What is an FHSA
The FHSA is a government sponsored registered savings plan that allows eligible individuals the ability to save funds for the purchase of a home on a tax-free basis. There is a lifetime limit of $40,000 on contributions, and an annual contribution limit of $8,000. Contributions to an FHSA are tax-deductible and withdrawals made to buy a first home are not subject to taxation. Additionally, any earnings, losses, or gains from investments held within an FHSA are not included (or deducted) when calculating taxable income.
How to Open a FHSA
To open a FHSA, an individual must be:
- a resident of Canada;
- at least 18 years of age; and
- a first-time home buyer, meaning they have not owned a home in which they lived at any time during the part of the calendar year before the account is opened or at any time in the preceding four calendar years. For this purpose, ownership is defined broadly and includes beneficial ownership, but excludes a right to acquire less than 10% of a qualifying home.
An individual can open a FHSA through eligible issuers which include:
- Canadian trust companies
- Life insurance companies
- Banks, and
- Credit unions
Contribution Limit
The annual contribution to the FHSA will be reported on an individual's personal tax return in the same year as the contribution. Just like an RRSP contribution, the individual is eligible for a tax deduction. The individual can decide which tax year to deduct the contribution, which is similar to an RRSP contribution. This also allows the individual to carry forward any unused FHSA annual contributions to future tax years.
Any unused annual contribution room accumulates for individuals for future years. For example, if you contribute $4,000 to your FHSA in 2023, you can contribute up to a maximum of $12,000 in 2024 (the $4,000 unused in 2023 plus the annual maximum of $8,000). However, it's crucial to keep track and ensure that you don't exceed your annual maximum contribution limits.
FHSA Withdrawals
To ensure that a withdrawal from a FHSA is non-taxable, it must fulfill specific requirements.
- The taxpayer must be a first-time home buyer at the time a withdrawal is made
- The individual must have a written agreement to buy or build a qualifying home before October 1 of the year following the year of withdrawal and intend to use the home as their principal residence within one year after buying or building it.
If any of the above conditions are not met, the withdrawal will be considered non-qualifying and will be included in the individual's personal income in the same tax year as the withdrawal.
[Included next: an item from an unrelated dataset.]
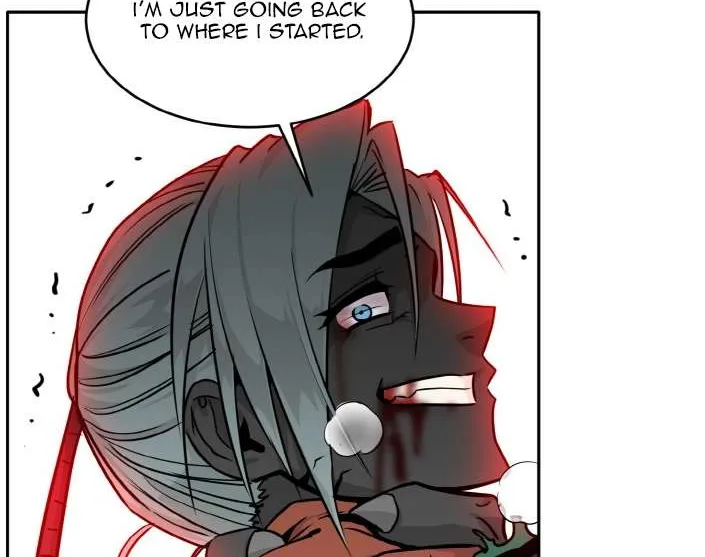 Chapter 74 — page 110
In such cases, non-qualifying FHSA withdrawals will be subject to the same tax treatment as taxable RRSP withdrawals.
Qualifying Investment Alternatives
FHSA account holders are allowed to invest in the same qualified options that are currently permitted in a TFSA. This includes investing in mutual funds, publicly traded securities, ETFs, government and corporate bonds, and GICs.
However, there are certain investments that are prohibited within an FHSA. These include land and real estate, shares of private corporations, and general partnership units.
Closing an FHSA Account
If an individual experiences the earliest occurrence of the following events, their FHSA will no longer be considered an FHSA, and they will be unable to open a new one after December 31 of that year:
- The 15th anniversary of the individual's first FHSA opening.
- The individual reaches the age of 71.
Any funds that remain unused and not applied towards a qualifying home can be transferred to an RRSP or Registered Retirement Income Fund (RRIF) on a tax-free basis. Alternatively, the funds must be withdrawn on a taxable basis. If an individual makes a qualifying withdrawal, any un-withdrawn savings can be transferred on a tax-free basis to an RRSP or RRIF until December 31 of the year following the year of their first qualifying withdrawal.
Please note that this article is intended for general informational purposes only. It is important to seek advice from your trusted advisor for personalized guidance regarding your individual tax needs. This publication should not be considered a replacement for obtaining tailored advice.